The only conversation in which example.org was a party was the one in which you requested the page that contained a link to example.com, which has already finished.

In that light, it seems strange to me that under HTML5 (assuming I understand the article correctly), example.org is given a mechanism to dictate how much information you give to example.com. Should that not be your choice, as the sender of said information?


1) User's browser requests page from Site A

2) Page from Site A suggests what should be sent in the referrer via the meta referrer

3) User clicks on link from Site A to Site B

4) User's browser requests page from Site B (referrer is set by either user's overriding option or the meta referrer from Site A)

So indeed, at no point does Site A speak to Site B directly. The meta referrer simply asks the user to either send or not send the referrer. If the meta referrer is not present or not supported, it falls back to default HTTP Referrer behaviour.

As the user, you can override this behaviour and force the referrer to do whatever you'd like. This includes refusing to send it, always sending it, or spoofing it. Firefox for example allows you to set network.http.sendRefererHeader and there are various browser extensions for any popular browser that will allow for finer grained referrer control.


Because the source site linked to it directly. That is the basis for trust.

If the destination is untrusted, then the source can just anonymise the redirect by sending it through a point that won't reveal the precise source. This is how services like http://anonym.to/en.html work.


By third party, do you really mean eavesdropper?


This is the default behaviour, thought it indeed likely means sensitive referrers are being leaked from website X to third party website Y. In most cases I'd wager people aren't aware this is the default behaviour.

An example where the default behaviour may be appropriate is Facebook interacting with third party apps.

Facebook may be happy to pass referrer information across to these third party apps as long as they handle it securely. If the referrer goes across HTTP, it goes across the Internet in plaintext (unsecure). By ensuring it travels over HTTPS, you're at least ensuring a minimal level of security.


It's more about who can see it along the way than it is about who receives the request.


I'm willing to bet that it gets sent even if the second HTTPS connection provides no effective security.

(If this is the protocol we're building economies on these days, I feel computer security is going to get much worse before it gets better...)


If your browser is communicating on the second HTTPS connection, that pretty much implies that you are happy with its security levels, right? After all, if you weren't (e.g. bad certificates, etc), your browser wouldn't have established & confirmed the secure connection, HTTP referrer headers or not.


You're right, of course.

Let me expand my argument a little.

We have two security domains, associated with the first and second server. The first server has sensitive URLs, the second receives these in the referrer header.

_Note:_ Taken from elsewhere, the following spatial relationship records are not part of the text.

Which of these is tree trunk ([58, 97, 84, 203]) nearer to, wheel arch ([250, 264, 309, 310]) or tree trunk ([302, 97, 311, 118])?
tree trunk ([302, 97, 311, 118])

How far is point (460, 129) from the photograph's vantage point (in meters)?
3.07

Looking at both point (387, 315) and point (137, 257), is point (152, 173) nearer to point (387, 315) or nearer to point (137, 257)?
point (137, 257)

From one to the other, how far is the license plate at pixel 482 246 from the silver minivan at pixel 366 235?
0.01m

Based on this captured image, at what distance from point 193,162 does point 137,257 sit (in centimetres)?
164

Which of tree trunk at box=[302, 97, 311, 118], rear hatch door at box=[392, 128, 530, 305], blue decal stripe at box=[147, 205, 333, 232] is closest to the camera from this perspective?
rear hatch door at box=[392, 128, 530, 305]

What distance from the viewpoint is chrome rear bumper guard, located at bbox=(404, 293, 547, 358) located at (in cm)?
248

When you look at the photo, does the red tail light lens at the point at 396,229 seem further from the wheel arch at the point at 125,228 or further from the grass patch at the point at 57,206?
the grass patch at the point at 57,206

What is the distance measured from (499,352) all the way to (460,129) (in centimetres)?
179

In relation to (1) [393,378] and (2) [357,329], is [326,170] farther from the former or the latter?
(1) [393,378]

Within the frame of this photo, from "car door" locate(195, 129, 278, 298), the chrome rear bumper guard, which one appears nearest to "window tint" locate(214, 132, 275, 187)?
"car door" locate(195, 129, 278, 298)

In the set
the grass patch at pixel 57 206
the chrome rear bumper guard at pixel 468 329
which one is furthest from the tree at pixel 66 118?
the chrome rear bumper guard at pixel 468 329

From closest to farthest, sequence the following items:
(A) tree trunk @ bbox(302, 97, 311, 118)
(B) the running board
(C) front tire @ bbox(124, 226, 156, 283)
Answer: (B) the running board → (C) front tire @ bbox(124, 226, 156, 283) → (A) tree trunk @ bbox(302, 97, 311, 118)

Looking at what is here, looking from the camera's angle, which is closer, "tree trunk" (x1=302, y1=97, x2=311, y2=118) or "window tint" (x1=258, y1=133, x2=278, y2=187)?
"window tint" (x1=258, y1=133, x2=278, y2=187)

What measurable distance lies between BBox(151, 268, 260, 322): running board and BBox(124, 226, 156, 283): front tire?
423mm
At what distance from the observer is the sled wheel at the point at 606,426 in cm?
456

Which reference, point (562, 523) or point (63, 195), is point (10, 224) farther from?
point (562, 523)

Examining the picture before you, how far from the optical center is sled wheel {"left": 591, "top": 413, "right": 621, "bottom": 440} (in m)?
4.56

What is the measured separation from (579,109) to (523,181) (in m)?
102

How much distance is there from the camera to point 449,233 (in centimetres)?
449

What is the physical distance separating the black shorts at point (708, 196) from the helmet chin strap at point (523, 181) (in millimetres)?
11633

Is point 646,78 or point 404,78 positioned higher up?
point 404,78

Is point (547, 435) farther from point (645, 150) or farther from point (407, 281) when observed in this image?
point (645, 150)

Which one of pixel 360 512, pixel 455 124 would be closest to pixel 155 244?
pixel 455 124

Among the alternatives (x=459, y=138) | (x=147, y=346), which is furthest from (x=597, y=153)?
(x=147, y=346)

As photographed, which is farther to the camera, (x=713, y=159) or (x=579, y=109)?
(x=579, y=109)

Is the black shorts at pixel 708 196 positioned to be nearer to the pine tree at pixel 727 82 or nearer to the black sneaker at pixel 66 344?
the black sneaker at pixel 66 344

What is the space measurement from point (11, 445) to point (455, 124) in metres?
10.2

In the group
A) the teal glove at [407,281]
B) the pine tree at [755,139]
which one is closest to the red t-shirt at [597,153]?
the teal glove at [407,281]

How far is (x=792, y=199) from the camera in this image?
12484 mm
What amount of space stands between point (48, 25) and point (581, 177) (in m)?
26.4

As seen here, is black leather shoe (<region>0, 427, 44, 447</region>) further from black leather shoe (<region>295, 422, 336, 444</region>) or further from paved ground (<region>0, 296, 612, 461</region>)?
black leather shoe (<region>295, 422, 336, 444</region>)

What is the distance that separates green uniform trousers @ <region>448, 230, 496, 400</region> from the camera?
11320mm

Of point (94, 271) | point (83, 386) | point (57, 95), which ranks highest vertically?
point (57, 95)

In making the first connection, the client and first server get to make some security policy decisions: the crypto used in securing the connection, the availability of countermeasures against known TLS protocol vulnerabilities, client and server authentication methods, etc. These parameters are complex, and you end up with a connection with some security level given some attacker model. If you think about it really hard, you can come up with a quantitive estimate of what security you might get from the connection in terms of attacker work -- anywhere from zero (trivially broken) to 256-bit security (very good).

Assume our first connection has a 128-bit security level and has countermeasures for TLS vulnerabilities. This is good going. Now we serve over this connection a https link, which the user clicks.

Unfortunately the client and/or second server is poorly configured and we only manage (for the sake of argument) a 40-bit security level and no TLS vulnerability countermeasures. Now we've reduced portions of the first connection to the security level offerred by the second connection. This is really very surprising.


If you are unhappy about using 40 bits, you can configure your browser to reject sending requests to such sites. When the connection with the second site is negotiated, it will ultimately get rejected, long before HTTP or any referrer headers are sent to it.

I see what you mean about dropping the security level, but generally SSL is seen as a binary 'good enough/not good enough' choice. I don't know of any browser that gives a graduated measure of a site's security. Either it flags up a warning or it doesn't.


You may trust both of the websites you visit, but you may not trust them to know about each other.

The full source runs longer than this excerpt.